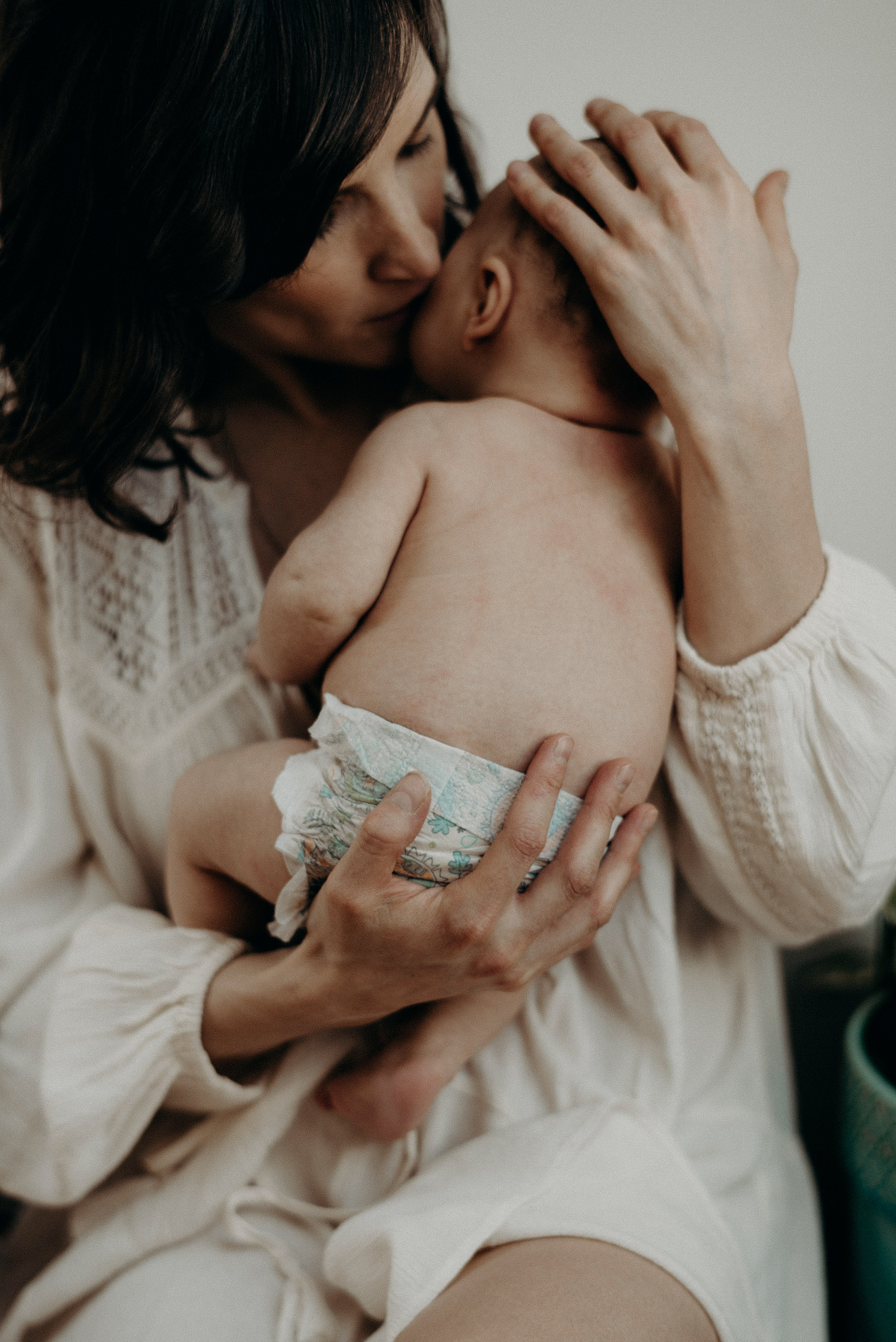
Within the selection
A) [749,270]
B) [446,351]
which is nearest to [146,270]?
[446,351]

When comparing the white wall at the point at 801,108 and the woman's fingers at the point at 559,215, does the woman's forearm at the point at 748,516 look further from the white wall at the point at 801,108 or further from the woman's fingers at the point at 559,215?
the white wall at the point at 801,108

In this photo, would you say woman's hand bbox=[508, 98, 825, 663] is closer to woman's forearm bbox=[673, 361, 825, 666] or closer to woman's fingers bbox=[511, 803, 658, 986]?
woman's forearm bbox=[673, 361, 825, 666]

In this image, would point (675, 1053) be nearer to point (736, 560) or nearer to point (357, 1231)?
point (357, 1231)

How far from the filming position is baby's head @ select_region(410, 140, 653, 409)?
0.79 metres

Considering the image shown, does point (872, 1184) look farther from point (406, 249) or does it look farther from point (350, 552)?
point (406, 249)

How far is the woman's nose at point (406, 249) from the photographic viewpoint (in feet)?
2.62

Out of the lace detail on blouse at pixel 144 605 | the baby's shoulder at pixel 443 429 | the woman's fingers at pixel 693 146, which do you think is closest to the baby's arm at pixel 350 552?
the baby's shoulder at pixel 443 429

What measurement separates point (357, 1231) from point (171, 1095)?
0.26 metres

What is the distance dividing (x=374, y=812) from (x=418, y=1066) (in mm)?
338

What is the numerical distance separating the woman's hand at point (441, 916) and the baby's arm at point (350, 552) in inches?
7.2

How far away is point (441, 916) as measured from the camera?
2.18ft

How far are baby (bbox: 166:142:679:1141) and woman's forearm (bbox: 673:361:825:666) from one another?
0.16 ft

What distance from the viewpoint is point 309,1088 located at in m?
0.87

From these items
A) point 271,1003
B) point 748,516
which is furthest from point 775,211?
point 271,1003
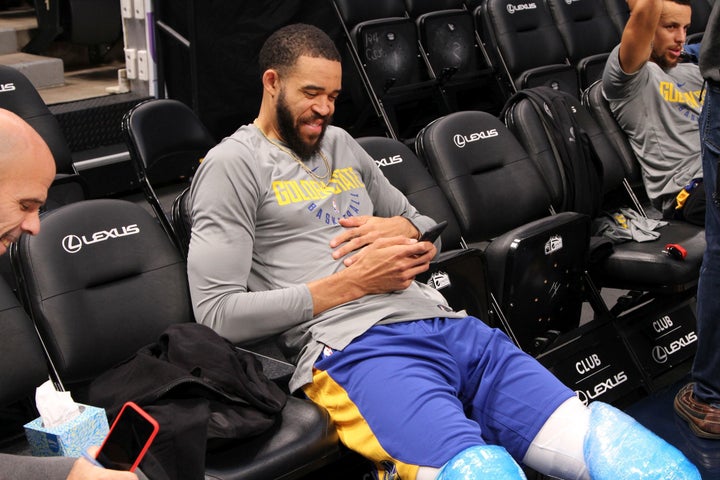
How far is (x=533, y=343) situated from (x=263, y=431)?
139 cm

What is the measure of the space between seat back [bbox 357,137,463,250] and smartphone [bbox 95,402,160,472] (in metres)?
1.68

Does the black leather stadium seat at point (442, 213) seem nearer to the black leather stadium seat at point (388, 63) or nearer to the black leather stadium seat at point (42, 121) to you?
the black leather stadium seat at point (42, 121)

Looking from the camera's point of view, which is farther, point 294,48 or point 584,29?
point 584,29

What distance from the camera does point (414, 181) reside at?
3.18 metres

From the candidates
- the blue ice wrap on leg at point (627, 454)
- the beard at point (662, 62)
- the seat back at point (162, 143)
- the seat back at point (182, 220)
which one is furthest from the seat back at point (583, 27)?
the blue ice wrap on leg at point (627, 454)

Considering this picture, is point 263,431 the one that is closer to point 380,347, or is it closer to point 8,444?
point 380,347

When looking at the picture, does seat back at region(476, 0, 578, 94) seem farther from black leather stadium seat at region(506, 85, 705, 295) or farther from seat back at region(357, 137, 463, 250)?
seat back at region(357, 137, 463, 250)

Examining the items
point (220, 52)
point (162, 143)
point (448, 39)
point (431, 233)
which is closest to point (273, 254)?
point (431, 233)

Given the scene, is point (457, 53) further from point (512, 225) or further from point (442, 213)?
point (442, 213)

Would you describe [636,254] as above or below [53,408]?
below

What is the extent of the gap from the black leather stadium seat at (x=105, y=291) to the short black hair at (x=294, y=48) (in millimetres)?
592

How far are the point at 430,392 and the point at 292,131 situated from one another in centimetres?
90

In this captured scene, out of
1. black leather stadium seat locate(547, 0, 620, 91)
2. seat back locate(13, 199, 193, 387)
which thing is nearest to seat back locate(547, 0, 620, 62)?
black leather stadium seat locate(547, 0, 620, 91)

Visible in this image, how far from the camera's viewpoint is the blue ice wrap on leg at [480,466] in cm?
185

Written exercise: Write the lines out exactly, from the one with "Looking from the" down to the last line of the listing, and leave out all others.

Response:
Looking from the camera's point of view, which is farther, point 294,48 or point 584,29?
point 584,29

What distance from the camera does point (414, 181) reside at?
3.18 metres

From the candidates
- the blue ice wrap on leg at point (627, 454)
- the beard at point (662, 62)
- the seat back at point (162, 143)
- the seat back at point (182, 220)
which one is furthest from the seat back at point (583, 27)?
the blue ice wrap on leg at point (627, 454)

Considering this picture, is point 263,431 the one that is closer to point 380,347, or is it closer to point 8,444?
point 380,347

When looking at the picture, does seat back at region(476, 0, 578, 94) seem farther from black leather stadium seat at region(506, 85, 705, 295) or farther from seat back at region(357, 137, 463, 250)?
seat back at region(357, 137, 463, 250)

Examining the items
point (220, 52)
point (162, 143)
point (448, 39)
point (431, 233)
which is closest to point (273, 254)?
point (431, 233)

Given the scene, is point (457, 53) further from point (512, 225) or further from point (442, 213)?
point (442, 213)

Would you describe [636,254] as above or below [53,408]?
below

What is the extent of the gap from the black leather stadium seat at (x=105, y=291) to the short black hair at (x=294, y=48) (in millimetres)?
592

How far are the point at 430,392 and the point at 292,131 situated from one another in centimetres?
90

In this captured scene, out of
1. black leather stadium seat locate(547, 0, 620, 91)
2. seat back locate(13, 199, 193, 387)
which thing is nearest to seat back locate(547, 0, 620, 62)?
black leather stadium seat locate(547, 0, 620, 91)

Visible in this image, how far from the camera's viewpoint is the blue ice wrap on leg at [480,466] in cm?
185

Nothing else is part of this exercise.